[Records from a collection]
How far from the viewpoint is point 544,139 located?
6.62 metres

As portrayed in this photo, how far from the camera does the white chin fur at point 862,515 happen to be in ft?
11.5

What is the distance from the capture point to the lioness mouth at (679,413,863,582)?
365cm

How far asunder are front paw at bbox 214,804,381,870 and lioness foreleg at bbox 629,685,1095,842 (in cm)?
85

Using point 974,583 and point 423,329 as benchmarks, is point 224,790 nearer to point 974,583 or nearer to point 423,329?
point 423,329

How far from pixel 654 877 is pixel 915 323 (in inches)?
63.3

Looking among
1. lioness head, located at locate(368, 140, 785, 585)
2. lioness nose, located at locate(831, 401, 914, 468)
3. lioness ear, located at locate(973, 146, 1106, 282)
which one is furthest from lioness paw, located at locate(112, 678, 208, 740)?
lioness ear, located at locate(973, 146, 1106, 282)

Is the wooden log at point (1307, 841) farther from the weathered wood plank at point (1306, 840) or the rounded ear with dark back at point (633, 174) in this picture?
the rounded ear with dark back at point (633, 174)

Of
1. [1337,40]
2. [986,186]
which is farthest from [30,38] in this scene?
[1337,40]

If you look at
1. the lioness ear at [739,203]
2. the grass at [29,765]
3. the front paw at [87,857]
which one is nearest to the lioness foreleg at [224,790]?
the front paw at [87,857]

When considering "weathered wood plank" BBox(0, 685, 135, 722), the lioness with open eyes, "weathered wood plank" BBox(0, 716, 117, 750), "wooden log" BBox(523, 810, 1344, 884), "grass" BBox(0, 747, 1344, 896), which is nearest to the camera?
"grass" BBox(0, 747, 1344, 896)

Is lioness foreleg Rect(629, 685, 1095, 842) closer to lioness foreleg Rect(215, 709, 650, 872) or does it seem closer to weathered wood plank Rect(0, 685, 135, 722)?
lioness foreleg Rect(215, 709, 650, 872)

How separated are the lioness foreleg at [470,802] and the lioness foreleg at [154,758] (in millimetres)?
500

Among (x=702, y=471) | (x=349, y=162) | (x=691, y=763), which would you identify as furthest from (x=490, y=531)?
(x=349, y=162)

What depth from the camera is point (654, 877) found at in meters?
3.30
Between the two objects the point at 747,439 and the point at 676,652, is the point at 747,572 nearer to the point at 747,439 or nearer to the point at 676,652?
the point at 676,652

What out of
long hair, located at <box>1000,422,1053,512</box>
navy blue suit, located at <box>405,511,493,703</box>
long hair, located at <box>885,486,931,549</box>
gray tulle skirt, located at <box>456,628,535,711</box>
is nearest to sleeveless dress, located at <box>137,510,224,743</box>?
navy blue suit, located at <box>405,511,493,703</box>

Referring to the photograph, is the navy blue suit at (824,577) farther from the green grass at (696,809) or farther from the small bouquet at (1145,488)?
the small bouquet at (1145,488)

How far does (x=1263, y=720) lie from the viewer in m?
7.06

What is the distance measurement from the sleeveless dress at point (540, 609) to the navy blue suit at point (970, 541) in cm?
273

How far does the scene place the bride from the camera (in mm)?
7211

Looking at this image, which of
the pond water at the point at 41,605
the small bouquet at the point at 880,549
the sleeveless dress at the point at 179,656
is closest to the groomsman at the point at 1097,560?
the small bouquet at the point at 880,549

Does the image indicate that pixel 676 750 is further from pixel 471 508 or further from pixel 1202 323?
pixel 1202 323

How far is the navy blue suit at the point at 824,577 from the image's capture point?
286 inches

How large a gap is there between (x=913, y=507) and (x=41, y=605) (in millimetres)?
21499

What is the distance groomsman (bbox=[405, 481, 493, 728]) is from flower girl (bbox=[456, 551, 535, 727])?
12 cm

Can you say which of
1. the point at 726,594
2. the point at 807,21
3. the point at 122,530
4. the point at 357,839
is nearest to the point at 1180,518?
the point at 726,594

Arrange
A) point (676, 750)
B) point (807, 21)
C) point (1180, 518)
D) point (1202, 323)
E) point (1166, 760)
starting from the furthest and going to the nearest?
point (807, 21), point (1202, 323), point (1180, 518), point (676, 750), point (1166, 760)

→ **GIVEN INSTRUCTION**:
All lines from the one that contains "Referring to the" through the end of the material are to be quoted exactly, with both ends included.

→ **WRITTEN REPLY**:
Referring to the photograph, is the navy blue suit at (824,577) farther from the green grass at (696,809) or farther from the small bouquet at (1145,488)?
the small bouquet at (1145,488)

How far does (x=1263, y=720) lie from the viewer in m?
7.06

What is the distance measurement from the sleeveless dress at point (540, 609) to the navy blue suit at point (970, 541) in cm?
273

How far does the scene place the bride from the camera (in mm)?
7211

Looking at this image, which of
the pond water at the point at 41,605
the small bouquet at the point at 880,549
the sleeveless dress at the point at 179,656
is closest to the groomsman at the point at 1097,560?
the small bouquet at the point at 880,549

Does the image indicate that pixel 676 750 is further from pixel 471 508 or further from pixel 1202 323?
pixel 1202 323

How far is the navy blue suit at the point at 824,577 from the image's capture point?
286 inches

How large a gap is there between (x=913, y=507) and (x=41, y=605) (in millimetres)?
21499

What is the distance groomsman (bbox=[405, 481, 493, 728]) is from flower girl (bbox=[456, 551, 535, 727])?
12 cm

Can you say which of
1. the point at 726,594
2. the point at 807,21
3. the point at 122,530
4. the point at 357,839
is nearest to the point at 1180,518?
the point at 726,594

Arrange
A) point (676, 750)
B) point (807, 21)
C) point (1180, 518)
D) point (1202, 323)
E) point (1166, 760)
starting from the furthest and going to the nearest?
point (807, 21), point (1202, 323), point (1180, 518), point (676, 750), point (1166, 760)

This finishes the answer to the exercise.